There are some days when I wake up and find my back hurts, I’m feeling tired and pretty fed up for no apparent reason. My back problems began years ago, aggravated by too much ten pin bowling and carrying heavy £100 bags of silver in each hand at work. I hadn’t been married very long when I was laid up for a fortnight with instructions to lie flat without pillows and had a fistful of painkillers for company. If I rolled over in my sleep, the resulting agony would wake me up and I had to ask The Ex to push me over. Getting up was a gruelling challenge, and we put a notice on the front door saying to give me plenty of time to answer the door bell.
Of course when I got back to work, I was the subject of lewd jokes, and I let them get on with it, as quite honestly, their reasons for my malady were much more inventive and interesting than the truth of leaning over the chair to turn off the stereo.
Various crunching sessions, manipulations and X-rays over a multitude of years have determined that I have arthritis in my lower back, and although it’s not usually a problem for me, there are days when I just hurt.
Like today. And yesterday actually.
I’m tired whenever it rains at night. Hubby loves the rain. It lulls him to sleep, even when camping, and he is soon snoring softly. Not so me. Having got more than slightly damp due to a hole in the groundsheet once (on my side of course before we got the proper camp beds) and having had a leaky roof and a window here (now both sorted) , every time there is a possibility of rain in our area, I’m checking the weather radar map for pink, red and white splodges that may be heading our way.
We discovered a few years ago that our soak-aways didn’t. The gutter downpipes may have disappeared into a hole, but when the resulting puddles didn’t drain away, we took a closer look. The ‘soak-away’ was a brick covered with a plastic bag and the water had nowhere to go. The downpipe at the back of the property was also always overflowing, not just because there was no soak-away there either but it was jammed solid with moss for about seven of its eight feet length. Property maintenance was obviously not one of the previous owner’s priorities (hence leaky roof stuffed with towel and missing brick behind fascia board) . Hubby came out and saw me looking at the guttering, roof, garage and downpipe. The garage roof was on a slant, so I asked if there was any reason we couldn’t divert the guttering to go across to the garage, run a length of waste pipe along the side of its roof following the downward angle, and put a downpipe at the end that would disperse the water out into the bushes. Doing that and digging in a french drain to take all of the other gutter water away from the property solved the problems. We were lucky and only had puddles to contend with, nothing like the recent floods elsewhere in the country, and I extend my sympathies to the current UK flood victims.
I’m fed up because that annoying pound I put on over Christmas has had twins.
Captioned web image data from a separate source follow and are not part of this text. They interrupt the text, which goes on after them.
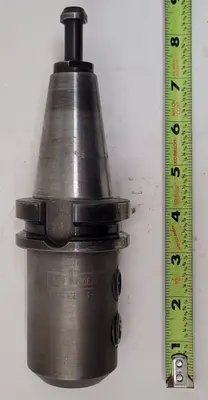 Used INGERSOLL B40-10EM334 Misc Industrial Equipment Kentucky US | Aucto #687522
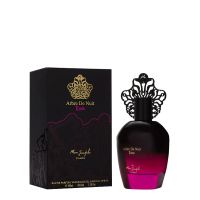 Arbre De Nuit Rose Eau de Parfum for Women
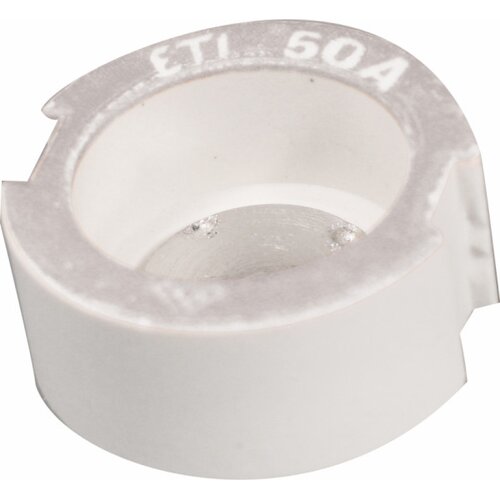 ETİ Kalibarski prsten, VDIII, 50A Slike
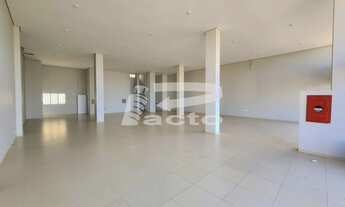 Imagem 2: SALAS COMERCIAIS COM AREA DE 267,54M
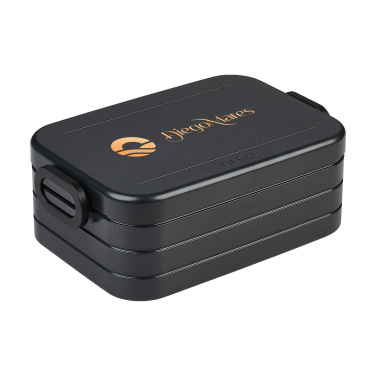 Logotrade promotional giveaways photo of: Mepal Lunchbox Take a Break midi 900 ml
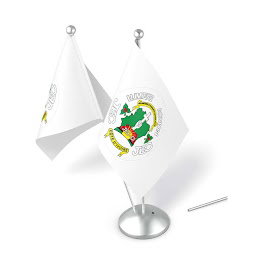 Drapeau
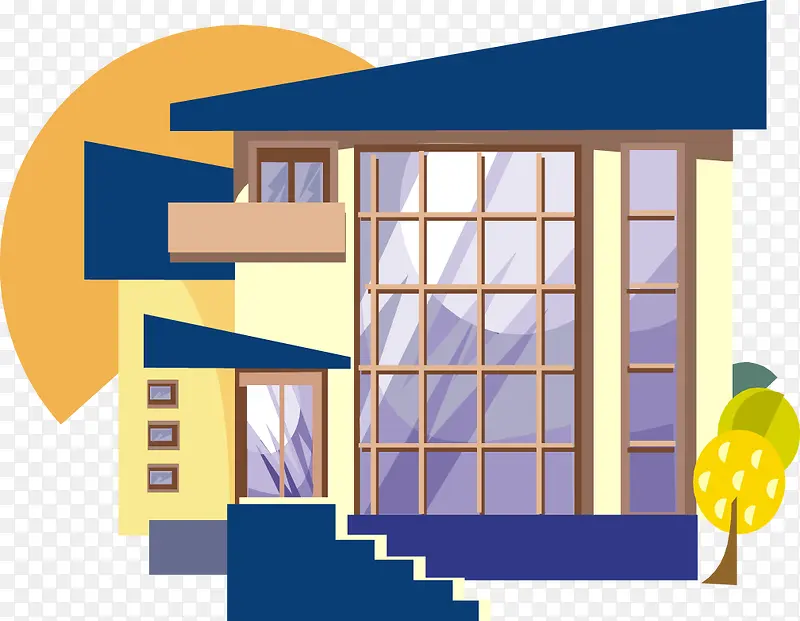 ʸ��ͼ����ز�-������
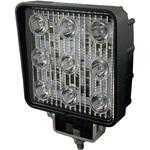 LED作業灯　角型　１４０２Ｂ　ＪＢ製　ワークライト 5個セット LED作業灯 角型 1402B JB製 ワークライト 5個セット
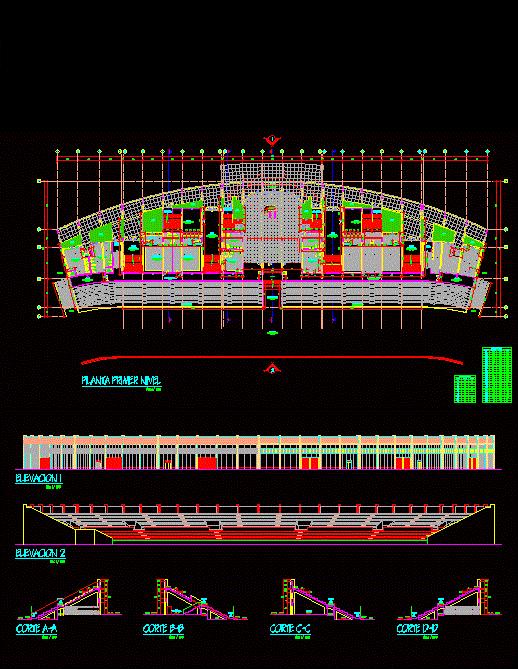 pdf radionuclide ventricular function studies correlation with ecg echo and x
I’ve moved the scales all over the bathroom floor trying to find a friendly spot, switched the display from Kilos to Stones and Pounds and then to just Pounds but the readings are not in my favour. I also changed the batteries, which made it worse, so put the old ones back in. All of the Christmas goodies have been dispatched /disposed of/ eaten, the pud is still in the cupboard, and desserts are off the menu. I’m due to see the diabetes nurse in a fortnight, so although I know I’m marginally lighter than my last check up, no doubt her scales won’t reflect that, so I need to get back on track.
Tonight’s evening meal is the other half of a two-fer, being sweet and sour pineapple with rice and mixed peppers (yesterday we had the sauce with pork and rice) .
I’m mostly fed up though because my cup broke. The handle started singing in the washing up bowl and when I picked it up, fell off. Not that it was a special cup given to me as a gift, just a typical £1.99 mug from one of the discount stores in town which suited me to a T, as it had TEA written all over it in various graphics, styles and font sizes. I’ve always preferred tea to coffee, a bit of a standing joke as my first in-laws never drank the stuff and had to buy teabags and a pot just for me.
My cup was big, held almost a pint so I didn’t need a refill, and kept the contents hot so I could savour the contents without having to rush. I cannot abide milky or cool tea. Not like Hubby who’ll drink his even if it’s gone completely cold (shudder) . My morning cuppa out of My Cup would set me up for the day.
We have always had our own mugs. Even regular visitors had specific mugs in our previous houses. When we had our clear out, I kept the 6 matching mugs for guests, Hubby’s mug, Mum’s mug (a cute little green flowery thing with ‘Mum’ written across a daisy) and mine. The visitors mugs don’t hold much. Not that I’m mean or this is a ‘dry house’, it’s just that they came with the dinner service. So my only option was to use Mum’s mug until I can get a replacement. As mugs go, on a scale of one to ten I’d give it 6. That’s how many mouthfuls I get. I also have to drink it quick because having a top almost twice as wide as the bottom, the contents cool pretty sharpish. OK for elderly Mums of course.
Roll on Thursday. The car’s going in for a service and MOT, and we can do a detour on the way.